The Focus Fusion Society Forums Economic Forums The Harmful Economics of Biofuels Reply To: T-shirt designers unite and take over

#2552
Transmute
Participant

Lerner wrote: Replacing cars is not so difficult–people repalce cars all the time. If there are about 600 million cars in the world, as you say, the replacement time is about nine years, since current auto productions is 66 million per year. Of course the auto industry will have to be retooled, and that is why the auto industry is totally opposed to electric cars. But the chasis and body would not change. As to the engine, electric motors are enormously simpler than gasoline engines. The elcetric motor industry is already large and mature. The only new industry is in the energy storage device, either batteries or super-capacitors or other.
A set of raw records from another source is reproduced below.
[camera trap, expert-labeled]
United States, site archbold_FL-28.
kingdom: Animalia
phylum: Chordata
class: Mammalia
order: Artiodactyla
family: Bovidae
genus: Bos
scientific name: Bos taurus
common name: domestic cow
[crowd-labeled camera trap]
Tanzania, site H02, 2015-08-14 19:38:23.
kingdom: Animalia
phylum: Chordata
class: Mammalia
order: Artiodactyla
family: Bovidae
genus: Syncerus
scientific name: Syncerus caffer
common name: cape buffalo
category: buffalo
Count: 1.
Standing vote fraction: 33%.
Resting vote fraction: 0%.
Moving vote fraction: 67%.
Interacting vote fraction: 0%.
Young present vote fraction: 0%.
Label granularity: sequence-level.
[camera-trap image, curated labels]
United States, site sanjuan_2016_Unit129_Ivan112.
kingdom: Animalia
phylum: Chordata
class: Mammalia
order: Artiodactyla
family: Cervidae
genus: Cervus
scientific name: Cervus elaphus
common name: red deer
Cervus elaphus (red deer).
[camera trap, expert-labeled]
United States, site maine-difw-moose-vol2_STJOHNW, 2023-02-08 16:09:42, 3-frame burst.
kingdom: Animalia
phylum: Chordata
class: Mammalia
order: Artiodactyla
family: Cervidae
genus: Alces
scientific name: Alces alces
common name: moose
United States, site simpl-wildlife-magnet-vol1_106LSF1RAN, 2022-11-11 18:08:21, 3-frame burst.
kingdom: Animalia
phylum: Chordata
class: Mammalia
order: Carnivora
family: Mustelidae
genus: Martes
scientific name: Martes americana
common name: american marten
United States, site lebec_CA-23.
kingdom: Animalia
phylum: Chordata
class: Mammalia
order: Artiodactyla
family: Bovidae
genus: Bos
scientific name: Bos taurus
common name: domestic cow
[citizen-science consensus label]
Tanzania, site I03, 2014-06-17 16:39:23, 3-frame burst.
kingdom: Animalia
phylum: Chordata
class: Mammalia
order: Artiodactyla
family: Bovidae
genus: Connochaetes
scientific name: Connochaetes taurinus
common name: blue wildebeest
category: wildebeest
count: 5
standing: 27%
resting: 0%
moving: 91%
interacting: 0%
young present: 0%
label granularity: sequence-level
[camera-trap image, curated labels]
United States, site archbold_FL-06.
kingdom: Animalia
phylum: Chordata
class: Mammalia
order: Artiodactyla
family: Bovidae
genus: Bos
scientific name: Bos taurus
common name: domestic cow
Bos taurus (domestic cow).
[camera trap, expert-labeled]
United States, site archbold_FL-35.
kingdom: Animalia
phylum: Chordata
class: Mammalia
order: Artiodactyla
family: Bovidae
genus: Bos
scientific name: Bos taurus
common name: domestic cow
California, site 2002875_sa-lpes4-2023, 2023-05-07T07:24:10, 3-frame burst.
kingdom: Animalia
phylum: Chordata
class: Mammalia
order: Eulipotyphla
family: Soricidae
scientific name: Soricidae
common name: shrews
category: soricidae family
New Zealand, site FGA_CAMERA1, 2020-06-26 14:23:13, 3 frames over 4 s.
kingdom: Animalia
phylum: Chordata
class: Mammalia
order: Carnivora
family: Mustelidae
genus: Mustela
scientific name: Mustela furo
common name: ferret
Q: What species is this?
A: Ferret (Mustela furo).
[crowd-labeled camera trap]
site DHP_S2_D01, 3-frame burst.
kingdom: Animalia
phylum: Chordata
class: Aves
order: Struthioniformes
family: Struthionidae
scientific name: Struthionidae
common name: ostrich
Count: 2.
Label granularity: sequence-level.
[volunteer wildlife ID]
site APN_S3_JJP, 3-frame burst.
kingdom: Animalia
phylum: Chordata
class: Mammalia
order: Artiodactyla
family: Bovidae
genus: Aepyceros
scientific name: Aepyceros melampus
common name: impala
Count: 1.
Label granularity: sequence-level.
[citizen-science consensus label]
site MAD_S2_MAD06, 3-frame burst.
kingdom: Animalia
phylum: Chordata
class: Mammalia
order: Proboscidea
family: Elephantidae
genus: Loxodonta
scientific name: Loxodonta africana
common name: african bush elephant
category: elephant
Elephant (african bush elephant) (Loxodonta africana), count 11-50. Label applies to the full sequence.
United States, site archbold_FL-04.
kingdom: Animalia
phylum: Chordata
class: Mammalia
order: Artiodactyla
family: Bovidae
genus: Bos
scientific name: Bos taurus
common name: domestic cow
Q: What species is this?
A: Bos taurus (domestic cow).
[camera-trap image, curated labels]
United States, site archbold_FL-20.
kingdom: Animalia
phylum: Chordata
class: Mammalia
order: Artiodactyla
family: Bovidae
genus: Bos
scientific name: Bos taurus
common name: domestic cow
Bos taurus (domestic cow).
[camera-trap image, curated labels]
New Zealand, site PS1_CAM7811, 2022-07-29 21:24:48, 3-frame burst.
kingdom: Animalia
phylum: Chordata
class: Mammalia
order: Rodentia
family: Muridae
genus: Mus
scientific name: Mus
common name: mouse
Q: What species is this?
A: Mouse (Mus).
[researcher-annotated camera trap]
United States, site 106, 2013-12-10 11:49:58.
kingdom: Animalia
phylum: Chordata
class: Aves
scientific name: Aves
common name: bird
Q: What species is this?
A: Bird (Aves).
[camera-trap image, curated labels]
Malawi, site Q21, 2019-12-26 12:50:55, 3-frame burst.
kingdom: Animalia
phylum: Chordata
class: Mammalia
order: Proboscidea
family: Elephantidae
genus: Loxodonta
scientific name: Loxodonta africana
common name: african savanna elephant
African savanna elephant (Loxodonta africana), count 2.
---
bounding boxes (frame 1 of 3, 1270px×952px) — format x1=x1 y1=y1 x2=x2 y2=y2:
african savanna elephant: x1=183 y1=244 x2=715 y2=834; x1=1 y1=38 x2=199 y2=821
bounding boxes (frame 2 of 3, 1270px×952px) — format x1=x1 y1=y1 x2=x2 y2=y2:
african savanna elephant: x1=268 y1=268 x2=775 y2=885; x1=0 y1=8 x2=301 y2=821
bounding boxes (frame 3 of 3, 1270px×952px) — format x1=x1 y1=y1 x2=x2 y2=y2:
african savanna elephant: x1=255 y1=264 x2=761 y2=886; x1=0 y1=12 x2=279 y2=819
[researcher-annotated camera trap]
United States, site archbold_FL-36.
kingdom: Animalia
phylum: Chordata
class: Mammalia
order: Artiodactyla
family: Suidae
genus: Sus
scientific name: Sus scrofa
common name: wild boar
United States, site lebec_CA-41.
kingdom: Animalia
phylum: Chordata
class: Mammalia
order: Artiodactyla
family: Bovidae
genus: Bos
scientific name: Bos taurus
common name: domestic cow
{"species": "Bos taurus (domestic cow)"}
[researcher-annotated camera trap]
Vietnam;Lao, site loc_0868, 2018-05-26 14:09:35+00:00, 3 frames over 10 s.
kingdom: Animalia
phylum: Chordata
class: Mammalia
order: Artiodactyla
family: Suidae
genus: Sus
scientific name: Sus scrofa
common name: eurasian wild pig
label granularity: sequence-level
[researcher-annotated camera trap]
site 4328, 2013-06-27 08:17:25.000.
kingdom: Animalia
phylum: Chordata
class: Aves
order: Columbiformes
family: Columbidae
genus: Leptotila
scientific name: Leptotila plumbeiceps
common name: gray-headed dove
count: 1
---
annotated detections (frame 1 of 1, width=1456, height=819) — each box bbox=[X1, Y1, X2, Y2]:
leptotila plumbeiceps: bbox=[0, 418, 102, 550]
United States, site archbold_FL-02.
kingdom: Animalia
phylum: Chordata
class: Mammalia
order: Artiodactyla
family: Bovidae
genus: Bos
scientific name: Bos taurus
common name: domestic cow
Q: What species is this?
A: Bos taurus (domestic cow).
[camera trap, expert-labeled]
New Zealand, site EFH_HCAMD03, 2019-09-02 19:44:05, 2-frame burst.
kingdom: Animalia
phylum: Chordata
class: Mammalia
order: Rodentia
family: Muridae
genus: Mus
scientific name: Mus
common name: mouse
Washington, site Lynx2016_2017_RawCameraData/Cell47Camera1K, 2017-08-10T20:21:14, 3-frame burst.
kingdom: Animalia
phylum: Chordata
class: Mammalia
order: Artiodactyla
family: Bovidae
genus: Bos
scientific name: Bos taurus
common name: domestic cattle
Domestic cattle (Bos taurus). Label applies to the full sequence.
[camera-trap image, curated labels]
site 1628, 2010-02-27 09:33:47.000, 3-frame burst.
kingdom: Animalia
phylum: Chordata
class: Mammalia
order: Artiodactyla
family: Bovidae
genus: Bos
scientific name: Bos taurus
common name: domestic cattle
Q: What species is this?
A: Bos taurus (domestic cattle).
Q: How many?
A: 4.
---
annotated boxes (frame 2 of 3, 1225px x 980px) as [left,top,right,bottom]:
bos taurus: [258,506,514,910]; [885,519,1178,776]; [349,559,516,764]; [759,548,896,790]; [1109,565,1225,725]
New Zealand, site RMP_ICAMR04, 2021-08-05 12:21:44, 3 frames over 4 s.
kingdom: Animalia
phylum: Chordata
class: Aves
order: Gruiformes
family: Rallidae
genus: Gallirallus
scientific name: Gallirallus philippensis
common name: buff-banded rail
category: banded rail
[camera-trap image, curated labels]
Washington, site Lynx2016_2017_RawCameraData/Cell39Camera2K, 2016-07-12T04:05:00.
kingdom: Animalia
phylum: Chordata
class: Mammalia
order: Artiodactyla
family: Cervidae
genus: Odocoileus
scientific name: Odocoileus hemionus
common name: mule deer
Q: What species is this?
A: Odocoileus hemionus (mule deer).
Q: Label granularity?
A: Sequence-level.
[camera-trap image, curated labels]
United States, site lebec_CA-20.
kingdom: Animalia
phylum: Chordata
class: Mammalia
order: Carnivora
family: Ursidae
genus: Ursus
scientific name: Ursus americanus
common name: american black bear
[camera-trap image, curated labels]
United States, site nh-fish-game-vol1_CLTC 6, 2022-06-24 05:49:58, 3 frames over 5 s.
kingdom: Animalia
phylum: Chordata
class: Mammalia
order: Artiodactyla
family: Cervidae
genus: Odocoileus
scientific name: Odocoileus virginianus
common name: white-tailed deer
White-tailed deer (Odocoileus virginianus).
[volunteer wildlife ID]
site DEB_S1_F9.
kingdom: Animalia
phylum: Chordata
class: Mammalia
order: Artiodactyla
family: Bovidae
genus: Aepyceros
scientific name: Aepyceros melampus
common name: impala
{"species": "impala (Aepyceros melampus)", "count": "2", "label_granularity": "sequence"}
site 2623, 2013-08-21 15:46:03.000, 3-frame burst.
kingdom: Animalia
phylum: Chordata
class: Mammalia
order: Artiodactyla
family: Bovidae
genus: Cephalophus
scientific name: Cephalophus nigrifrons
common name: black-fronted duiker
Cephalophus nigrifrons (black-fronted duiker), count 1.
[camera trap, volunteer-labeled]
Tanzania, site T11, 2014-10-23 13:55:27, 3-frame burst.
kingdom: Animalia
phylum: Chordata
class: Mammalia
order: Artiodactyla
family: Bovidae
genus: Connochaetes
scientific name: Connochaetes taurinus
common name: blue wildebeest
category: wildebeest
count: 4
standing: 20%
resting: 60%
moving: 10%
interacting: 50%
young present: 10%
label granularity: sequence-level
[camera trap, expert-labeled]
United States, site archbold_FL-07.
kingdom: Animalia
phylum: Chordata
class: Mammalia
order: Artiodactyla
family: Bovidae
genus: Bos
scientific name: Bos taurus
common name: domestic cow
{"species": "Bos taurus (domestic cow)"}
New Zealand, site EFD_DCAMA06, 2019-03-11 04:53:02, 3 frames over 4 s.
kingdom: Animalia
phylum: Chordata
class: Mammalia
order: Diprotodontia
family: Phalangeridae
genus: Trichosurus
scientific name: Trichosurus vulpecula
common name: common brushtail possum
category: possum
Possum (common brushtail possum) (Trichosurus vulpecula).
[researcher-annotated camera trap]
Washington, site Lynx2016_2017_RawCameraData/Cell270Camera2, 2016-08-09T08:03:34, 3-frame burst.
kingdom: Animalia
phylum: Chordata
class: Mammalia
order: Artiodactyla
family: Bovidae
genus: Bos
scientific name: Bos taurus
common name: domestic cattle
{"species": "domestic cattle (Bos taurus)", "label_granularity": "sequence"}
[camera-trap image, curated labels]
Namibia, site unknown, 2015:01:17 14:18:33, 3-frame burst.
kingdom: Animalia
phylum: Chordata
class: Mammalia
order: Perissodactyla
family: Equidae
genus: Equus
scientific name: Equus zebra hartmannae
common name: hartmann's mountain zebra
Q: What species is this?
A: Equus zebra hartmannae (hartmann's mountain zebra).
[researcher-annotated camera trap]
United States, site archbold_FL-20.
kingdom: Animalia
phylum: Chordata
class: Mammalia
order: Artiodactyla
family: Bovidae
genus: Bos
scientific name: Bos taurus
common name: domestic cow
As to food prices, they are soaring world-wide not just in PR. Food production is well below consumption and reserves are falling rapidly, which drives up prices (helped along by speculation). There are a number of factors invovled, since per-capita grain production has actually been falling globally since 1984, long before biofuels were a factor. But they certainly are not helping.

World food production could be increased greatly if government subsidies were aimed at food production for people and not mainly for animal feed or biofuels. The US government has long subsidized corn and soy rather than wheat, for example. Eliminating subsidies for biofuels, which would make them non-competitive, would certainly be a good, small step, to lifting food production.

I agree EV are highly viable alternatives with the best energy efficiencies of any alternative, and less industrial reworking requirements then hydrogen, but EVs need lighter aluminum and composite chassis to try to add range and EVs won’t be able to power long range uses. Biofuels or fuels made from biomass require the least infrastructure changes and can be energy positive and carbon neutral. Making Biofuels from biomass is now of highest priority in the biofuels research community because we all admit the food crops can only replace a tiny fraction of oil usage while biomass could replace as much as 30% with moderate estimates and higher. Cheap fusion would likely increase biofuels production dramatically by powering hydrogenated pyrolysis of biomass and CO2 into hydrocarbons.